* Activity list *
• 1. Answer these questions from the Cortex Pharmaceuticals earnings report:
(a) What was the net loss per share applicable to common stock for the quarter ended September 30, 2009?
(b) What gross proceeds did the private placement of the Series F Convertible Preferred Stock bring in?
(c) In which country is the proof-of-concept study of CX1739 being conducted?
• 2. Set down the stretch of the Cortex Pharmaceuticals earnings report from "Nov 16 2009" through "and $317,000, respectively.", word for word.
• 3. Take the Cortex Pharmaceuticals earnings report further, continuing it from the point where it stops.

* Document excerpt *
== Segment start ==

Nov 16 2009
Cortex Pharmaceuticals, Inc. (NYSE Amex (COR)) reported a net loss applicable to common stock of $3,243,000, or $0.06 per share for the quarter ended September 30, 2009 compared with a net loss applicable to common stock of $3,148,000, or $0.07 per share for the corresponding prior year period.
Non-cash charges for the quarter ended September 30, 2009 included $1,515,000 related to the beneficial conversion feature of the Company’s Series F Convertible Preferred Stock issued in July 2009. As reported earlier, the Series F Convertible Preferred Stock was issued in a private placement to a single investor for gross proceeds of $2,000,000, after funding a related escrow for conversion payments. Non-cash stock-based compensation charges for the quarters ended September 30, 2009 and 2008 totaled approximately $199,000 and $317,000, respectively.
For the nine months ended September 30, 2009, Cortex reported a net loss applicable to common stock of $9,189,000, or $0.18 per share compared to a net loss applicable to common stock of $11,466,000, or $0.24 per share for the corresponding prior year period. Non-cash charges for the nine months ended September 30, 2009 and 2008 approximated $2,803,000 and $1,063,000, respectively.
Excluding the non-cash charges, operating results for the current year periods primarily reflect decreased clinical and preclinical development expenses. Clinical studies during the prior year for AMPAKINE® CX717 demonstrated that the compound can prevent respiratory depression induced by opiates without affecting the opiates’ pain-relieving properties. Preclinical development expenses for AMPAKINE CX1739 from the prior year periods readied the compound for Phase I clinical testing that was completed earlier in 2009. As reported, CX1739 was well tolerated and exhibited linear exposure with increasing doses. Cortex is now conducting a small, proof-of-concept clinical study with CX1739 in the U.K. in patients with moderate-to-severe sleep apnea. This study is expected to complete by the end of 2009.

== Segment end ==

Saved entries
== Segment start ==

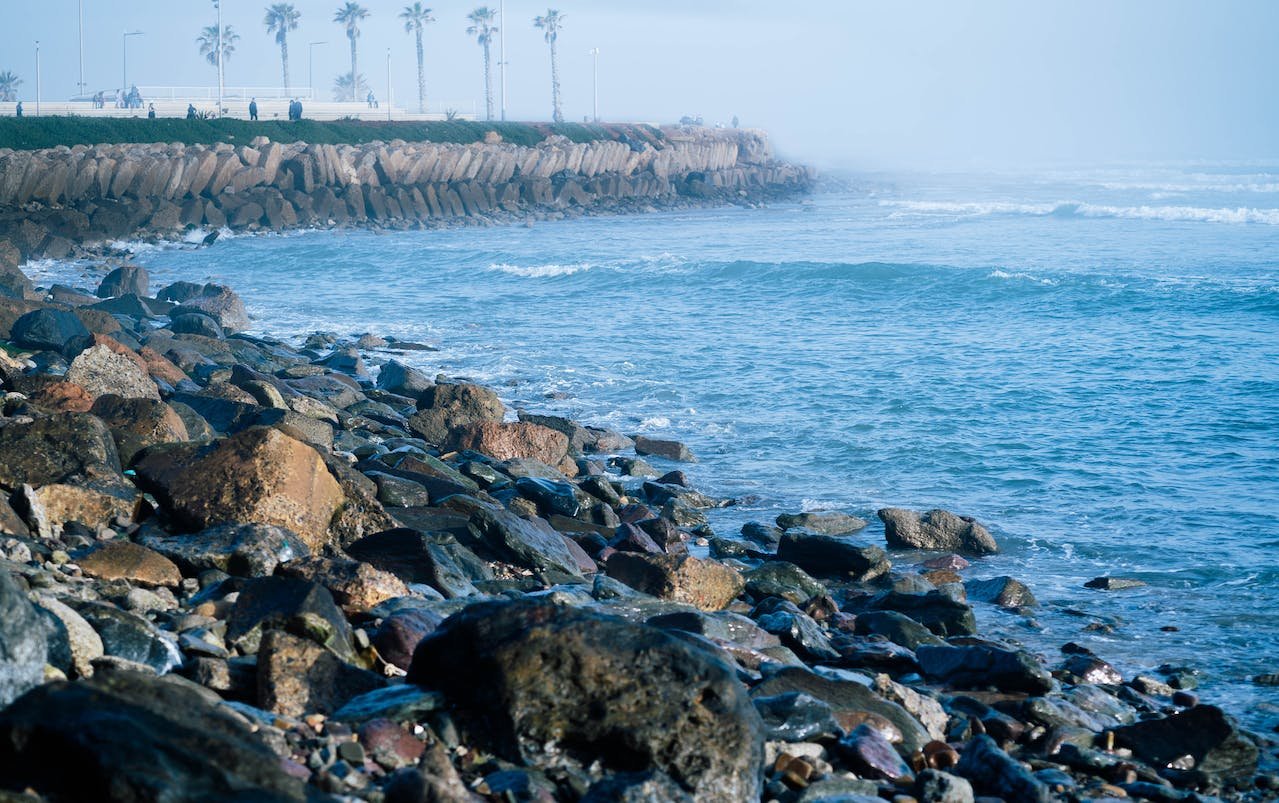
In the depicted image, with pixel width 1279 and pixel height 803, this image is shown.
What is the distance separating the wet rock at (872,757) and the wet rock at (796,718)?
72 millimetres

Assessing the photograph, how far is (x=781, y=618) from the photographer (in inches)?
253

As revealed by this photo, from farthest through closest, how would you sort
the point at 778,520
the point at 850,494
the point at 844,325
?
the point at 844,325
the point at 850,494
the point at 778,520

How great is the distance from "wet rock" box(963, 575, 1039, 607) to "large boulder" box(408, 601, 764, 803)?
187 inches

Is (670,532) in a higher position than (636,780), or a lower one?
lower

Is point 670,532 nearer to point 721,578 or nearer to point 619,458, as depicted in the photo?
point 721,578

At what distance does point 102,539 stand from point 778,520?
17.7 feet

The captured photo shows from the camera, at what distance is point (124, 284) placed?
67.4 ft

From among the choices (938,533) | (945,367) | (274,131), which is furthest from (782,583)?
(274,131)

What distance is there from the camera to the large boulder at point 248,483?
19.7ft

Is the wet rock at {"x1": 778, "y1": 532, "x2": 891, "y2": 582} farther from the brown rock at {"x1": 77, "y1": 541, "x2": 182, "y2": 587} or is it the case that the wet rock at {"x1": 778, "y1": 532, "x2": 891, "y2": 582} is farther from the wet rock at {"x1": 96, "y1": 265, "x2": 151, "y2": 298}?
the wet rock at {"x1": 96, "y1": 265, "x2": 151, "y2": 298}

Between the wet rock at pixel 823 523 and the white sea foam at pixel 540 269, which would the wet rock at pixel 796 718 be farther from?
the white sea foam at pixel 540 269

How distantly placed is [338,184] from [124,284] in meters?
20.7

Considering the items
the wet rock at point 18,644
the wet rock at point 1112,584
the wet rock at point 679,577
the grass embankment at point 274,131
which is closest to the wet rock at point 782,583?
the wet rock at point 679,577

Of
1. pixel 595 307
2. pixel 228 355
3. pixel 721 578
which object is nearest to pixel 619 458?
pixel 721 578
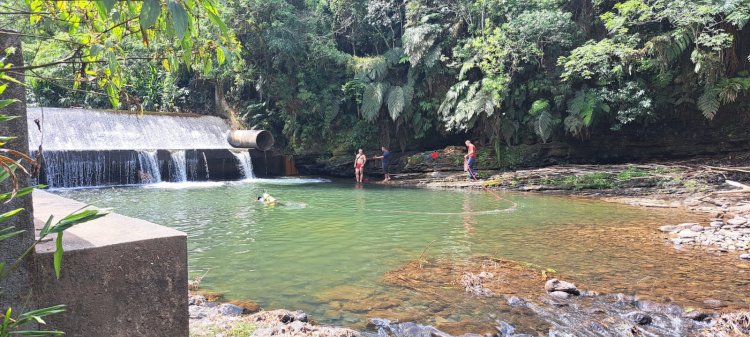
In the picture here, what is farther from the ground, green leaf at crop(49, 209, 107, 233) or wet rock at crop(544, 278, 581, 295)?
green leaf at crop(49, 209, 107, 233)

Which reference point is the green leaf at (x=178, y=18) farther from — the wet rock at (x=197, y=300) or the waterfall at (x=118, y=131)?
the waterfall at (x=118, y=131)

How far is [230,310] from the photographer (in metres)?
4.21

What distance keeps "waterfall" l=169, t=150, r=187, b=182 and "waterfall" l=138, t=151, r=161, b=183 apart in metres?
0.51

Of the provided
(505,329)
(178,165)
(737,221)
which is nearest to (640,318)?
(505,329)

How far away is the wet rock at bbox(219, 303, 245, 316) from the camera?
164 inches

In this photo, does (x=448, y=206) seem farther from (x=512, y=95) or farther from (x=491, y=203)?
(x=512, y=95)

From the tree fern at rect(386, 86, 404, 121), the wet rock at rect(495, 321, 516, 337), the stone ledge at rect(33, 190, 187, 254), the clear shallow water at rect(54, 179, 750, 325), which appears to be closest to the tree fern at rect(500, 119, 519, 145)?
the tree fern at rect(386, 86, 404, 121)

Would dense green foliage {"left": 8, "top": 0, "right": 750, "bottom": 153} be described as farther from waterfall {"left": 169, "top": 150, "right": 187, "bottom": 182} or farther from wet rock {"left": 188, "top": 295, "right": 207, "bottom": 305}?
wet rock {"left": 188, "top": 295, "right": 207, "bottom": 305}

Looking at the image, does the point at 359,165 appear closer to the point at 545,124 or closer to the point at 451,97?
the point at 451,97

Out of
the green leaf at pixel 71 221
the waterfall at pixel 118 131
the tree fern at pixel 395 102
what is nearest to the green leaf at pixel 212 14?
the green leaf at pixel 71 221

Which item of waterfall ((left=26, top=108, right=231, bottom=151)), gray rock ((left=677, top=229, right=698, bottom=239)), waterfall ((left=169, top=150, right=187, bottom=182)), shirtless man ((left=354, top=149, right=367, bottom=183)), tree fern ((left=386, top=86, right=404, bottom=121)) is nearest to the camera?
gray rock ((left=677, top=229, right=698, bottom=239))

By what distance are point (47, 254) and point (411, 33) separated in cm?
1704

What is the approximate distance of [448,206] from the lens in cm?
1148

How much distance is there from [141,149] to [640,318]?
16.0m
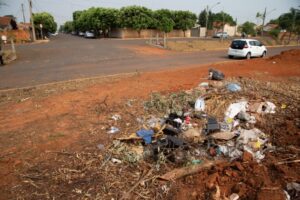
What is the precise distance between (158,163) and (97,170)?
1062mm

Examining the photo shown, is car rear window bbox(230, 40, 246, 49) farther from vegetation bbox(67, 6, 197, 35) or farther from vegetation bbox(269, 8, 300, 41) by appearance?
vegetation bbox(269, 8, 300, 41)

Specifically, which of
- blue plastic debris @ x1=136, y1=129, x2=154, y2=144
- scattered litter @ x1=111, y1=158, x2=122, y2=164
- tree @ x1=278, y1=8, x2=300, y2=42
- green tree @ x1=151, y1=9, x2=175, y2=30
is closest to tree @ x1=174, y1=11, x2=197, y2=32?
green tree @ x1=151, y1=9, x2=175, y2=30

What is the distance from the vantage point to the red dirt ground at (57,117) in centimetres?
452

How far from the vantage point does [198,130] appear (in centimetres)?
547

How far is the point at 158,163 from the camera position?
13.8 feet

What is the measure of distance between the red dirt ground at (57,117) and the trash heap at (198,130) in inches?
28.3

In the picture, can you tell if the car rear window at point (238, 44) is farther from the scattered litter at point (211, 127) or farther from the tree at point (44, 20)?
the tree at point (44, 20)

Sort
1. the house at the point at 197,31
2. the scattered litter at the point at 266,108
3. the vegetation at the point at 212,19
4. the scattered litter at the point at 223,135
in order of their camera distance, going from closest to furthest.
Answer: the scattered litter at the point at 223,135, the scattered litter at the point at 266,108, the house at the point at 197,31, the vegetation at the point at 212,19

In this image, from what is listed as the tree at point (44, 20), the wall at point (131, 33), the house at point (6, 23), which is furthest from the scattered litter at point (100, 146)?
the tree at point (44, 20)

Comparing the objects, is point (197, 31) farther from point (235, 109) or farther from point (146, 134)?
point (146, 134)

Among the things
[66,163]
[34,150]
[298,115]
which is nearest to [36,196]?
[66,163]

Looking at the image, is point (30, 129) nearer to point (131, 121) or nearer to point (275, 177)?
point (131, 121)

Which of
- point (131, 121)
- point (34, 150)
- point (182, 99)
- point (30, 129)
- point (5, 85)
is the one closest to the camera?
point (34, 150)

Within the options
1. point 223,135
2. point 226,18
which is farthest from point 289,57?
point 226,18
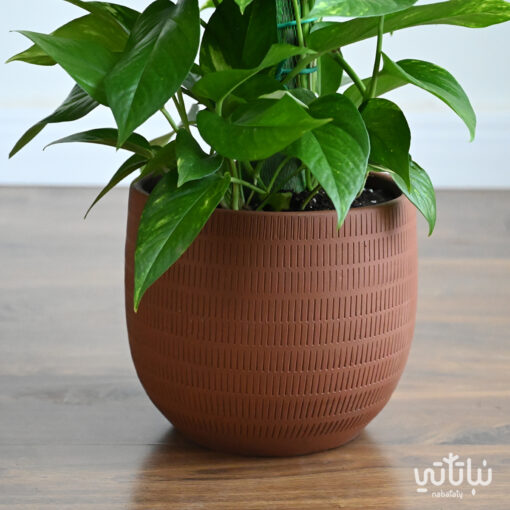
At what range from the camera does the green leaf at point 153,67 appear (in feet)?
2.52

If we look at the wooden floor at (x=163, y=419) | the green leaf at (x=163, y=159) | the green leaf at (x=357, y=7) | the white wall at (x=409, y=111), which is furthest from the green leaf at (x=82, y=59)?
the white wall at (x=409, y=111)

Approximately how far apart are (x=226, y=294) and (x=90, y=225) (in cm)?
112

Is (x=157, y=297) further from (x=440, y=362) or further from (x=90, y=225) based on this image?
(x=90, y=225)

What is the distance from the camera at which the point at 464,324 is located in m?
1.50

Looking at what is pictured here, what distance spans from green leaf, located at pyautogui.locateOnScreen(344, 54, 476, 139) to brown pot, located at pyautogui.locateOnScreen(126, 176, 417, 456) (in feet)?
0.46

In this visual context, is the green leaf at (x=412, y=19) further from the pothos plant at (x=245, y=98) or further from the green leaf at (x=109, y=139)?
the green leaf at (x=109, y=139)

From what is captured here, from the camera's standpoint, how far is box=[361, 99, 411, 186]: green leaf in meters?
0.88

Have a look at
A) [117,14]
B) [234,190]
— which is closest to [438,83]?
[234,190]

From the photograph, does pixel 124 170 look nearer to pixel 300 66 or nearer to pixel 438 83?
pixel 300 66

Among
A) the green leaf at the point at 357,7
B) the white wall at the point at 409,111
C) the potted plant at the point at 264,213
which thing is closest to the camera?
the green leaf at the point at 357,7

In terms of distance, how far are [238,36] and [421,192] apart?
0.81 ft

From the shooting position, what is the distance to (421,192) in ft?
3.18

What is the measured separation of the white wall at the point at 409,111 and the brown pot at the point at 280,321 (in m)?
1.54

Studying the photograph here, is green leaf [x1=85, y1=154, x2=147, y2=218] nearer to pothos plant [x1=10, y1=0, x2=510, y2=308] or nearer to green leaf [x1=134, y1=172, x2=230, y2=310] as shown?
pothos plant [x1=10, y1=0, x2=510, y2=308]
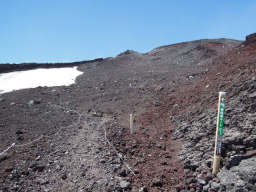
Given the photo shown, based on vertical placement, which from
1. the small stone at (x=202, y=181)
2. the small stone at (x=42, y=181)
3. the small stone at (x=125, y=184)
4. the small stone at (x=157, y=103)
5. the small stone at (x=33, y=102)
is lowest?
the small stone at (x=42, y=181)

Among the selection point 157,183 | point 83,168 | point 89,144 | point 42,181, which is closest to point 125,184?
point 157,183

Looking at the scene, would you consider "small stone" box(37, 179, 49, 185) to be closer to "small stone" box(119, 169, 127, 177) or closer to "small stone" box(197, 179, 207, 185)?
"small stone" box(119, 169, 127, 177)

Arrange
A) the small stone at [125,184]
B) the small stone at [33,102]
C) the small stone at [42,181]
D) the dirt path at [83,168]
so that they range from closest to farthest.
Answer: the small stone at [125,184] < the dirt path at [83,168] < the small stone at [42,181] < the small stone at [33,102]

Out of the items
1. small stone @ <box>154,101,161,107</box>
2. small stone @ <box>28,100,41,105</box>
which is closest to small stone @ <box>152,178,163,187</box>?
small stone @ <box>154,101,161,107</box>

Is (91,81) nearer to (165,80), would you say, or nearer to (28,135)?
(165,80)

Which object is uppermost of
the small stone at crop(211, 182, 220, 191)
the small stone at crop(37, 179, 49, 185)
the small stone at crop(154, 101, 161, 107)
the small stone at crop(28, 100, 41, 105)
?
the small stone at crop(28, 100, 41, 105)

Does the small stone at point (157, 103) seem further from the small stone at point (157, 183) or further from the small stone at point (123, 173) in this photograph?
the small stone at point (157, 183)

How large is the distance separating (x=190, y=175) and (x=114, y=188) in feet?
4.68

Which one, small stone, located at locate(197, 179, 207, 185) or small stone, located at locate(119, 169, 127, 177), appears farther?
small stone, located at locate(119, 169, 127, 177)

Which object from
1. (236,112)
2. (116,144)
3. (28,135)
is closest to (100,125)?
(116,144)

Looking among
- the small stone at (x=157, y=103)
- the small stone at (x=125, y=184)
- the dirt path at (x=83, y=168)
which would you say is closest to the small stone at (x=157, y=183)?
the small stone at (x=125, y=184)

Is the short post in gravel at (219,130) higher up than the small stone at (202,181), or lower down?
higher up

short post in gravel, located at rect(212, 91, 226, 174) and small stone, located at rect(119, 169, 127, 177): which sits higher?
short post in gravel, located at rect(212, 91, 226, 174)

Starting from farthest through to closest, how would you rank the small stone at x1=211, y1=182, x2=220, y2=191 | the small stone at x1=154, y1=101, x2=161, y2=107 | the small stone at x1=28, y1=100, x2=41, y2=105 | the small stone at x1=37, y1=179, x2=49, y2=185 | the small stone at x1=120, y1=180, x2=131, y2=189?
the small stone at x1=28, y1=100, x2=41, y2=105, the small stone at x1=154, y1=101, x2=161, y2=107, the small stone at x1=37, y1=179, x2=49, y2=185, the small stone at x1=120, y1=180, x2=131, y2=189, the small stone at x1=211, y1=182, x2=220, y2=191
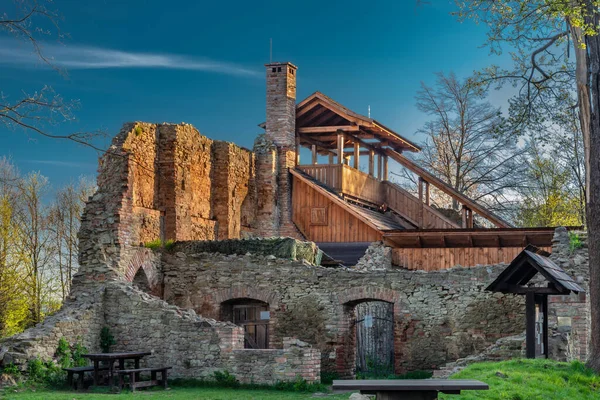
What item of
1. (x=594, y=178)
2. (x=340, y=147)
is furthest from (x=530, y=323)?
(x=340, y=147)

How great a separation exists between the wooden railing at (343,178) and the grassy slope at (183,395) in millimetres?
13423

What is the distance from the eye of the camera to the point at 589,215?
1575 cm

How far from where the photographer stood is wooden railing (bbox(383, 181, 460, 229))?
3033 cm

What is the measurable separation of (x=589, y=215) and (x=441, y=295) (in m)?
5.57

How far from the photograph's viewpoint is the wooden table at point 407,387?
9406 millimetres

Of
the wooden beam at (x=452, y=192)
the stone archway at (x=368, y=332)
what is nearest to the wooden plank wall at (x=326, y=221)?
the stone archway at (x=368, y=332)

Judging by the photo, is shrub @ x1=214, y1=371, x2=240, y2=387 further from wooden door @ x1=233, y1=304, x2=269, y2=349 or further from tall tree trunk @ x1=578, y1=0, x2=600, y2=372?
tall tree trunk @ x1=578, y1=0, x2=600, y2=372

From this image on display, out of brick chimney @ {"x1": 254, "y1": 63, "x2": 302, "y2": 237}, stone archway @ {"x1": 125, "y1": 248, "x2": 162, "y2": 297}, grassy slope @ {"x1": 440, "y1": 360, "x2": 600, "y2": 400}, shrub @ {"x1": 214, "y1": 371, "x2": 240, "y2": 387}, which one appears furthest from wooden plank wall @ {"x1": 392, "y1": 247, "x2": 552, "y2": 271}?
grassy slope @ {"x1": 440, "y1": 360, "x2": 600, "y2": 400}

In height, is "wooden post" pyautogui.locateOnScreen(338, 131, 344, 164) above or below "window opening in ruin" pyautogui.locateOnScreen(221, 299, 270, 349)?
above

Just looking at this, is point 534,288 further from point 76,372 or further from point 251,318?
point 251,318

== Segment end ==

* Answers to this exercise *
• 1.
(a) $0.06 per share
(b) $2,000,000
(c) The U.K.

• 2.
Nov 16 2009
Cortex Pharmaceuticals, Inc. (NYSE Amex (COR)) reported a net loss applicable to common stock of $3,243,000, or $0.06 per share for the quarter ended September 30, 2009 compared with a net loss applicable to common stock of $3,148,000, or $0.07 per share for the corresponding prior year period.
Non-cash charges for the quarter ended September 30, 2009 included $1,515,000 related to the beneficial conversion feature of the Company’s Series F Convertible Preferred Stock issued in July 2009. As reported earlier, the Series F Convertible Preferred Stock was issued in a private placement to a single investor for gross proceeds of $2,000,000, after funding a related escrow for conversion payments. Non-cash stock-based compensation charges for the quarters ended September 30, 2009 and 2008 totaled approximately $199,000 and $317,000, respectively.

• 3.
Operating results for the 2009 periods also include savings resulting from the reduction in force in mid-March, along with the savings from decreased salaries for the company’s executive officers that were implemented shortly thereafter. As previously reported, Cortex reduced its spending requirements to allocate more of its resources to its clinical programs, including intravenous CX717 and oral CX1739.
Cortex continues its on-going discussions related to licensing, partnering and M&A opportunities. “These discussions continue to move in the right direction,” commented Mark A. Varney, Cortex President and CEO. “However, there can be no assurance that a transaction will be finalized from these discussions.”
Source:
Cortex Pharmaceuticals, Inc.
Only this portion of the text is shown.